Food Safety – Is Guacamole Safe When Sitting Out?

food-safety

So I find it odd, that every site says "Don't leave guac sitting out more than 2 hours or you'll get sick!"

But a lot of recipes (like alton browns for instance) actually say to let it sit out for a couple of hours at room temp?

Proof:
http://altonbrown.com/guacamole-recipe/

I ask because my buddy brought over some Guac for a cook out, and it was sitting in the house (at about 70 degrees so it wasn't super hot). And I think I ate some before we put it back in the fridge (and it had been out for about 3 hours).

(we got it from kroger, it was one of the ones they make fresh or whatever). It's still green and smells fine.)

So whats the deal?…2 hours too much yet a lot call for that. So if you let it sit out for 2 then serve it (and it sits out for 2 hours) thats four hours?

Thoughts?..am I probably ok?

Best Answer

Nobody is telling you "or you'll get sick"

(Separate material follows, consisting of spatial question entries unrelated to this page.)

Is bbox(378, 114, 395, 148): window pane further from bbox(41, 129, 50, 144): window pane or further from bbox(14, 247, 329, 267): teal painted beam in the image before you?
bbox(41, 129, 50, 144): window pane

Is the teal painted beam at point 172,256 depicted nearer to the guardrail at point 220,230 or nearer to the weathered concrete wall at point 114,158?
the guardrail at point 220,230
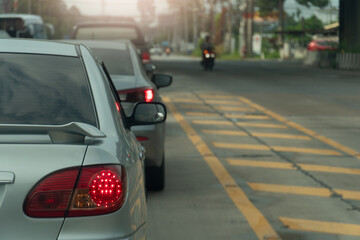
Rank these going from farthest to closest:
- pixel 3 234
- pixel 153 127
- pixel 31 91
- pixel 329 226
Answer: pixel 153 127, pixel 329 226, pixel 31 91, pixel 3 234

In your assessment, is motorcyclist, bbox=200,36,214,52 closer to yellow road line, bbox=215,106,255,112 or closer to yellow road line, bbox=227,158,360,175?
yellow road line, bbox=215,106,255,112

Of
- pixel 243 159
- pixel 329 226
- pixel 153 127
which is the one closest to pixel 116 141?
pixel 329 226

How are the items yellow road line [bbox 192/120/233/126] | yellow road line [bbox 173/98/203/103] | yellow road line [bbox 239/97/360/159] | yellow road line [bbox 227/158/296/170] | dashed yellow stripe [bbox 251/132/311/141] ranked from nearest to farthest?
yellow road line [bbox 227/158/296/170] < yellow road line [bbox 239/97/360/159] < dashed yellow stripe [bbox 251/132/311/141] < yellow road line [bbox 192/120/233/126] < yellow road line [bbox 173/98/203/103]

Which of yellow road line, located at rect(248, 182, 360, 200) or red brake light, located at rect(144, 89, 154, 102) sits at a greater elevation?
red brake light, located at rect(144, 89, 154, 102)

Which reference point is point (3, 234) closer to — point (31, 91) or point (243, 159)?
point (31, 91)

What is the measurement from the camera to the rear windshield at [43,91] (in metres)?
4.13

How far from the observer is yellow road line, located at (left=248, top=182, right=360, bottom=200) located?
8664mm

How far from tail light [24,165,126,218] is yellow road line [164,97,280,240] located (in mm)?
3271

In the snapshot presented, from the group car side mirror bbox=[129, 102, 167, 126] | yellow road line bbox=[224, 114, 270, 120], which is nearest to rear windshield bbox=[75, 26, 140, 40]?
yellow road line bbox=[224, 114, 270, 120]

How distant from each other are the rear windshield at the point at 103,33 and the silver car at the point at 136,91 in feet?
31.5

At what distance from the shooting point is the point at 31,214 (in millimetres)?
3523

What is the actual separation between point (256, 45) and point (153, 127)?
8751cm

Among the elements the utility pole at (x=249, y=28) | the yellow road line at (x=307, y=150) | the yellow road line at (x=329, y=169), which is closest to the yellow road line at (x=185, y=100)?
the yellow road line at (x=307, y=150)

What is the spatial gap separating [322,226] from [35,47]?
3.42 m
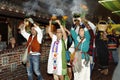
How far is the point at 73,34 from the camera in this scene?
8102 millimetres

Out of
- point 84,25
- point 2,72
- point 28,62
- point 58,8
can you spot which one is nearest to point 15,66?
point 2,72

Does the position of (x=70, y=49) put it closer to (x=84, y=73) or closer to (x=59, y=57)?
(x=59, y=57)

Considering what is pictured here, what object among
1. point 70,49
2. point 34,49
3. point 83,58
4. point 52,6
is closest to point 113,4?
point 83,58

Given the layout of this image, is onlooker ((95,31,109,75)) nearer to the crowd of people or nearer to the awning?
the crowd of people

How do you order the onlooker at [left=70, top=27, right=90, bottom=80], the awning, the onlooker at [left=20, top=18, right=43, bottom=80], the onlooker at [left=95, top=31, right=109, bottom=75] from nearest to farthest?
the awning
the onlooker at [left=70, top=27, right=90, bottom=80]
the onlooker at [left=20, top=18, right=43, bottom=80]
the onlooker at [left=95, top=31, right=109, bottom=75]

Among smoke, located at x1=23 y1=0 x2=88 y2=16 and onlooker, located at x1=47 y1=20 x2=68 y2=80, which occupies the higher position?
smoke, located at x1=23 y1=0 x2=88 y2=16

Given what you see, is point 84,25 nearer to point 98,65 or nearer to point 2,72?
point 2,72

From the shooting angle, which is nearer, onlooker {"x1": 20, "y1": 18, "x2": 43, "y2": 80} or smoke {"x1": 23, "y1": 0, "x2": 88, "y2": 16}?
onlooker {"x1": 20, "y1": 18, "x2": 43, "y2": 80}

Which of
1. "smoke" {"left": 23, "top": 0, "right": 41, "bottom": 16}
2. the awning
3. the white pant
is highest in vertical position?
"smoke" {"left": 23, "top": 0, "right": 41, "bottom": 16}

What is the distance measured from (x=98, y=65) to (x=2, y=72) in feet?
14.9

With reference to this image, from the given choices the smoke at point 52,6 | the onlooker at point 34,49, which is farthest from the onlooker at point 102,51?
the onlooker at point 34,49

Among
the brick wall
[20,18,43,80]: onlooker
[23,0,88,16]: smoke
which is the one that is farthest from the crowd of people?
[23,0,88,16]: smoke

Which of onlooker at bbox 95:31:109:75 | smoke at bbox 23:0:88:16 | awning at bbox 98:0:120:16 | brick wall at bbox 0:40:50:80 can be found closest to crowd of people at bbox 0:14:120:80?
A: brick wall at bbox 0:40:50:80

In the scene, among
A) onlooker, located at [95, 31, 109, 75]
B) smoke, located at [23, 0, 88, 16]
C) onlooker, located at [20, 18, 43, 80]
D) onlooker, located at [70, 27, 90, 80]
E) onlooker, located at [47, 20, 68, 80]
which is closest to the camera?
onlooker, located at [70, 27, 90, 80]
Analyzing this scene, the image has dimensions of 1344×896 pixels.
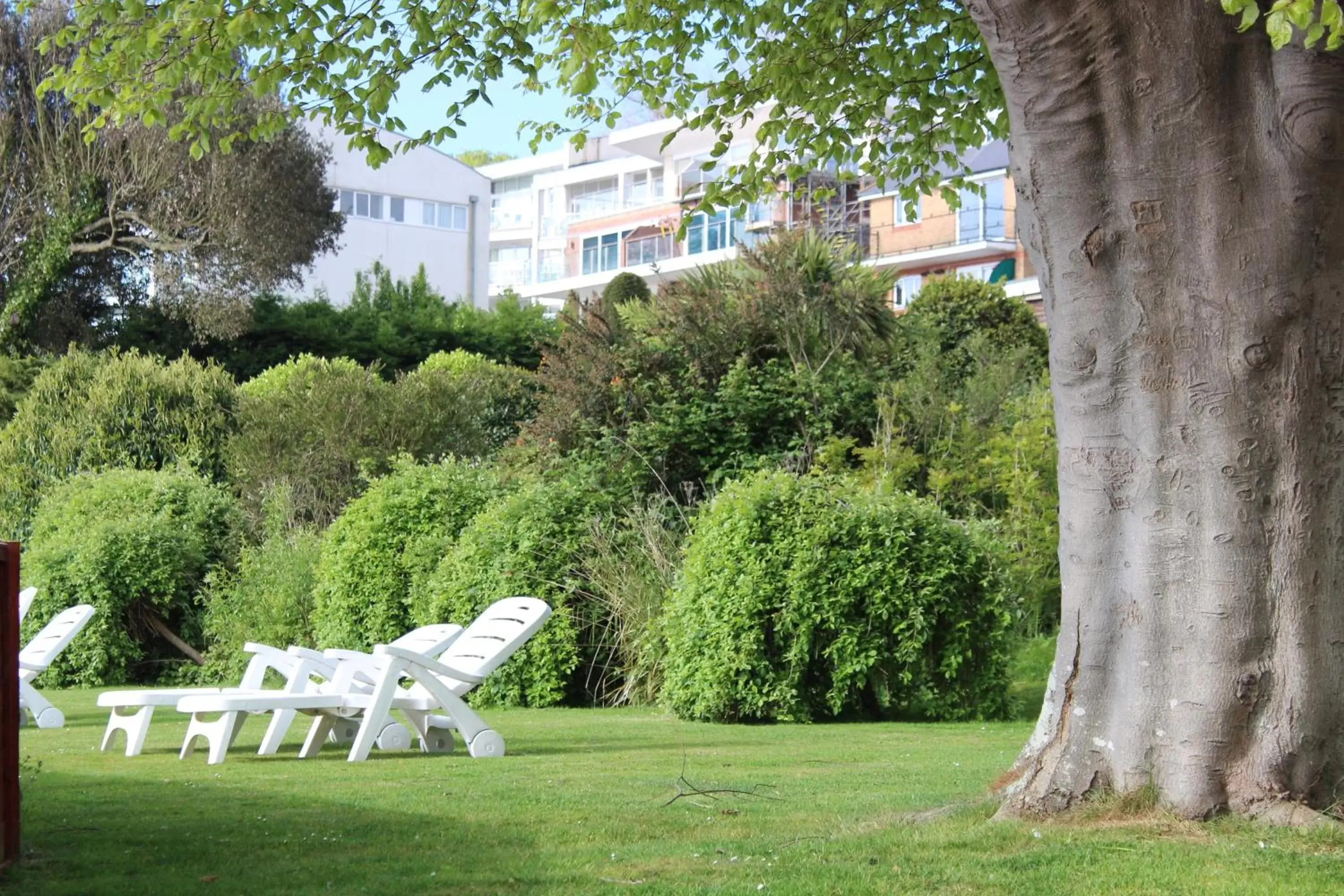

What they are telling you that it's unsafe. This is a completely different thing. You can eat unsafe food if you like. The people who publish unsafe recipes do it too. They just count on not getting sick.

2 hours vs 4 hours

The actual "danger zone" time is 4 hours. For foods you buy in their final, perishable state, it's down to 2 hours, because it's assumed that the first two hours got "used up" between producer, transport and seller. So it just so happens that 4 hours for a homemade guacamole (whose clock started ticking when you cut the avocado) is still safe. But this is a coincidence, you probably can find recipes somewhere which say to keep it out longer than 4 hours before serving.

let it sit out for 2 then serve it (and it sits out for 2 hours)

That's not what a recipe assumes. It assumes that you let it sit for 2 hours and then serve it and it gets eaten. The recipe creator assumes that you know enough about food safety to make your own decisions if your process is different.